個人型確定拠出年金とは、「個人型401K」とも呼ばれる任意の年金制度のことです。個人事業主は基本的に国民年金保険料のみの支払いで問題はありませんが、実際に老後にもらえる金額が少ないことを考えると何か対策をした方が良いと考える個人事業主の方も多いです。

そういった時に役立つのが個人型確定拠出年金です。これを毎月積み立てておくことで、老後にもらえる金額が増えます。さらに、積み立てる金額の分、確定申告の際に所得から差し引いてもらうことが可能になります。しかも所得控除がつくだけではなく、受け取る際も公的年金などの控除や退職所得控除が受けられますし、運用益も非課税です。

メリットだけをみるととても良い制度ですが、その反面注意することもあります。それは基本的に65歳までに引き出しができないということ。途中で解約ができないので慎重に考えましょう。①の小規模企業共済と併用することを考えるのも良いです。

③経営セーフティ共済

経営セーフティ共済とは、取引先企業の急な倒産などにより、連鎖倒産を防ぐために作られている共済です。月額5000円〜20万円まで積み立てをすることができ、なおかつ全額損金にすることができるので、節税に適した共済と言えます。

ただし、条件として40ヶ月以内での解約は積立金からいくらか減額されて戻ってくるので、その点での注意が必要です。解約することにより所得として計上できるので万が一解約をする場合は赤字のときに解約するといいでしょう。

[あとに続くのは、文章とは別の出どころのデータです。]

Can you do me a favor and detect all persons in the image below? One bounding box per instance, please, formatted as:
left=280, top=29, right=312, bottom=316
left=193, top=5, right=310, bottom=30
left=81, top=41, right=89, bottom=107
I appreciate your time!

掛金納付月数 1.任意解約 2.みなし解約 3.機構解約
1か月~11か月 0% 0% 0%
12か月~23か月 80% 85% 75%
24か月~29か月 85% 90% 80%
30か月~35か月 90% 95% 85%
36か月~39か月 95% 100% 90%
40か月以上 100% 100% 95%

引用「解約手当金について」中小機構HP

④ふるさと納税

ふるさと納税も個人事業主の立派な節税商品として活用できます。今まで所得税の節税を中心に解説してきましたが、個人事業主として一定額の収入があると住民税の支払いも大きくなりがちです。そのようなときにふるさと納税を積極的に活用し、住民税の実質還元を狙いましょう。所得が多い人であれば、ふるさと納税の活用で数十万単位の節税につながる場合があります。

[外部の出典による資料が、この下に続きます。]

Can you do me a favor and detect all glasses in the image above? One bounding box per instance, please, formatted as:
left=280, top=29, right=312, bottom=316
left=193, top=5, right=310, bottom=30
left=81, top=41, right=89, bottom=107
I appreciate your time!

ふるさと納税は富裕層に対する減税(住民税減税)と同じような制度です。地方に税金を納める人が増えることにより所得の再分配になると言われています。しかし、個人事業主の場合年末になるまでの課税所得が分かりにくいというデメリットがあります。

前述した通り節税対策に走って課税所得が想定よりも少なかった場合でも、住民税として納める額に変わりはないので注意して下さい。

⑤法人化

個人事業主で十分な利益が出ている場合、法人化を検討しましょう。

法人化した方が青色申告をするよりはるかに税制面で優遇されます。保険など経費計上できるものが個人より法人の方がはるかに多く法人化した方が節税がしやすいです。さらに、法人化すると自分に役員報酬として給与を支払うこともできます。

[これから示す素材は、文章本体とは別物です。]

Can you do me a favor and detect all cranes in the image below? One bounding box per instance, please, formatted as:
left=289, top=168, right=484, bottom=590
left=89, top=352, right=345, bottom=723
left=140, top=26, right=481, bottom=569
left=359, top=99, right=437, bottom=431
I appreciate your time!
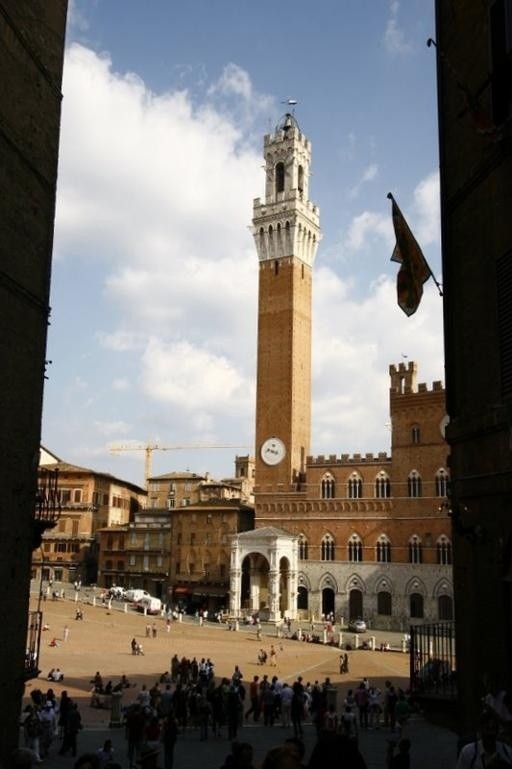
left=108, top=439, right=256, bottom=492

法人化すると登記するのにコストがかかったり、社会保険の負担が重くなったりするデメリットがありますが、一般的に売上が1000万円程度になったら法人化すると税制面で良いと言われています。

まとめ

節税スキーム

今回は個人事業主の節税に関して解説してきました。経営するにあたって、事業に集中して売上を伸ばすことはもちろん大事ですが、それに伴い税金の管理をすることもとても大切です。

まとめとしては文中でも述べましたが、青色申告をして経費の申告漏れを極力なくすことに気をつけるだけでも十分な節税ができます。あまり難しく節税について考えず開業当初はなるべくシンプルに確定申告を行いましょう。